Unnamed: 0,Postal Code,Borough,Neighbourhood,Latitude,Longitude,Cluster Labels,1st Most Common Venue,2nd Most Common Venue,3rd Most Common Venue,4th Most Common Venue,5th Most Common Venue,6th Most Common Venue,7th Most Common Venue,8th Most Common Venue
0,M3A,North York,Parkwoods,43.753259,-79.329656,,,,,,,,,
1,M4A,North York,Victoria Village,43.725882,-79.315572,,,,,,,,,
2,M5A,Downtown Toronto,"Regent Park, Harbourfront",43.65426,-79.360636,2.0,Coffee Shop,Pub,Bakery,Park,Theater,Breakfast Spot,Café,Distribution Center
3,M6A,North York,"Lawrence Manor, Lawrence Heights",43.718518,-79.464763,4.0,Clothing Store,Furniture / Home Store,Accessories Store,Boutique,Event Space,Miscellaneous Shop,Coffee Shop,Women's Store
4,M7A,Downtown Toronto,"Queen's Park, Ontario Provincial Government",43.662301,-79.389494,2.0,Coffee Shop,Sushi Restaurant,Beer Bar,Sandwich Place,Bank,Bar,Portuguese Restaurant,Café


Now add a separate cluster label to venue-sparse neighborhoods, which were not clustered by _k_-means:

In [278]:
toronto_merged['Cluster Labels'] = toronto_merged['Cluster Labels'].fillna(kclusters).astype(int)
toronto_merged.head()

Unnamed: 0,Postal Code,Borough,Neighbourhood,Latitude,Longitude,Cluster Labels,1st Most Common Venue,2nd Most Common Venue,3rd Most Common Venue,4th Most Common Venue,5th Most Common Venue,6th Most Common Venue,7th Most Common Venue,8th Most Common Venue
0,M3A,North York,Parkwoods,43.753259,-79.329656,6,,,,,,,,
1,M4A,North York,Victoria Village,43.725882,-79.315572,6,,,,,,,,
2,M5A,Downtown Toronto,"Regent Park, Harbourfront",43.65426,-79.360636,2,Coffee Shop,Pub,Bakery,Park,Theater,Breakfast Spot,Café,Distribution Center
3,M6A,North York,"Lawrence Manor, Lawrence Heights",43.718518,-79.464763,4,Clothing Store,Furniture / Home Store,Accessories Store,Boutique,Event Space,Miscellaneous Shop,Coffee Shop,Women's Store
4,M7A,Downtown Toronto,"Queen's Park, Ontario Provincial Government",43.662301,-79.389494,2,Coffee Shop,Sushi Restaurant,Beer Bar,Sandwich Place,Bank,Bar,Portuguese Restaurant,Café


Visualize the clusters:

In [279]:
# create map
map_clusters = folium.Map(location=[latitude, longitude], zoom_start=11)

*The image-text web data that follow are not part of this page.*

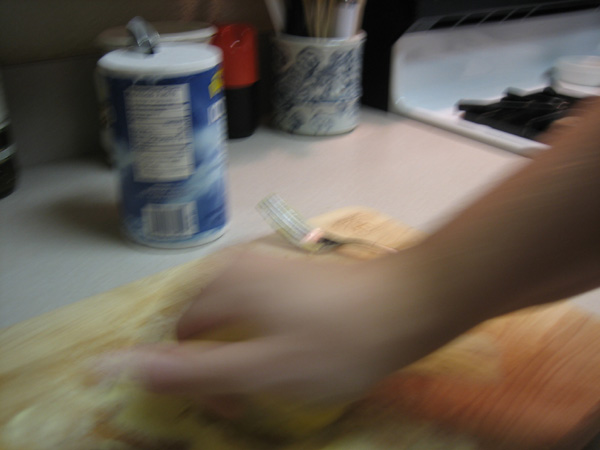 making pasta by hand kneading dough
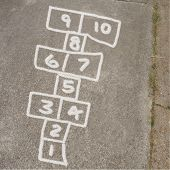 stock photo of hopscotch  - Kids game of hopscotch drawn on sidewalk in chalk - JPG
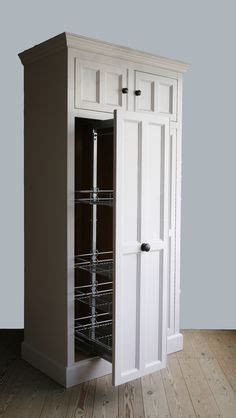 Free Standing Ironing Board Cabinet by 1000 Images About Kitchen Larder On Cupboards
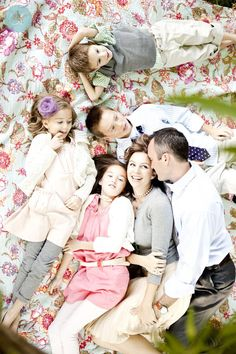 Blush, peaches and gray with a pop of green. Beautiful family portraits done by Ashlee Raubach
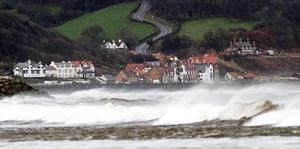 Surf crashes ashore at Sandsend, near Whitby, North Yorkshire, as fierce storms battered Britain today, with heavy rain and winds gusting up to 85mph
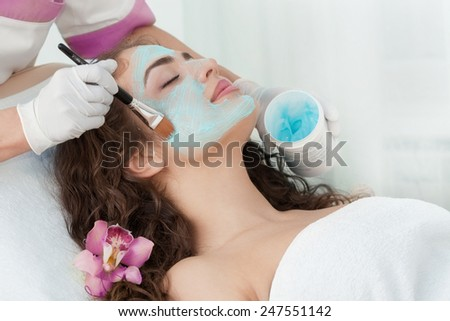 Healthy Spa: Young Beautiful Relaxing Woman Having Moistening Mask Applied - stock photo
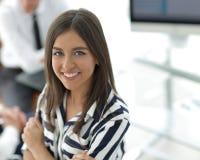 Молодая коммерсантка сидя на столе в офисе стоковые фотографии rf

# set color scheme for the clusters
x = np.arange(kclusters)
ys = [i + x + (i*x)**2 for i in range(kclusters)]
colors_array = cm.rainbow(np.linspace(0, 1, len(ys)))
rainbow = [colors.rgb2hex(i) for i in colors_array]

# add markers to the map
markers_colors = []
for lat, lon, poi, cluster in zip(toronto_merged['Latitude'], toronto_merged['Longitude'], toronto_merged['Neighbourhood'], toronto_merged['Cluster Labels']):
    label = folium.Popup(str(poi) + ' Cluster ' + str(cluster), parse_html=True)
    folium.CircleMarker(
        [lat, lon],
        radius=5,
        popup=label,
        color=rainbow[cluster-1],
        fill=True,
        fill_color=rainbow[cluster-1],
        fill_opacity=0.7).add_to(map_clusters)
       
map_clusters

Regardless of the number of clusters, there are three principal clusters: one of neighborhoods downtown and similar, one at the boundaries of downtown-like clusters, and one with few venues nearby. The Lawrence Manor, Lawrence Heights neighborhoods was consistently assigned to its own cluster.